Might the new call be for at least seven a day?

“We found a strong inverse relationship between fruit and vegetable consumption and all-cause mortality,” the researchers reported recently in the Journal of Epidemiology and Community Health.

“We have shown that those eating seven or more portions of fruit and vegetables daily have the lowest risk of mortality from any cause,” the researchers, led by Oyinlola Oyebode of University College London, wrote. But, they said, even people who know they should eat more produce cited problems doing so: difficulty in changing habits, lack of motivation, lack of time and cost.


“While seven servings of vegetables sounds like a lot, servings are rather small. A mere half cup of cooked leafy greens counts as a serving, as do roughly a dozen baby carrots or six asparagus spears,” said Andy Bellatti, a registered dietitian. Still, in 2010, the Centers for Disease Control and Prevention reported that only about a quarter of American adults ate vegetables three or more times a day, he said.

L.A. caterer Jennie Cook said it’s really not that hard, with just a little planning.

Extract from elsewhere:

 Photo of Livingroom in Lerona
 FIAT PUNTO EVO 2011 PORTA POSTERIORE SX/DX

“The first thing you have to do is make it a priority,” she said. Stock your kitchen with produce, “so that the first thing you can do in the morning is say, ‘I’m going to make my berry smoothie and then salad for lunch. And for dinner, I have some acorn squash and some spinach.”

Cook, of course, cooks. A problem for many Americans, she acknowledges, is that too many people don’t know how or don’t take the time to cook.

She said she feels “so much better” when her diet is loaded with vegetables. Ideally, she has three servings of produce at lunch, perhaps in a big salad, and three at dinner, with one or two servings at breakfast.

Bellatti also said that, while eating produce is important, “I think the top dietary priority for Americans should be to reduce the high quantities of highly processed foods that have become daily staples.”

The researchers noted that they found an association between mortality and produce consumption — not a cause-and-effect relationship. What’s missing to make that conclusion, they said, are such aspects as calorie and salt consumption tallies.


The World Health Organization in 1990, and later several national governments, recommended people eat at least five servings of fruits and vegetables — “five a day” — to protect against cardiovascular disease and some cancers.

In the current research, scientists used the 2001-08 Health Surveys for England for more than 65,000 people 35 and older, which, unlike some other population samples, included a random national sample. They reported eating an average of 3.8 servings of produce — 1.5 of them vegetables. The study didn’t know how many of those were French fries, which tops many lists of vegetable consumption.

Eating at least seven servings was linked to a 42% lower risk of death from all causes, 25% lower from cancer and 31% lower from heart disease or stroke, after excluding deaths within the first year of the monitoring period.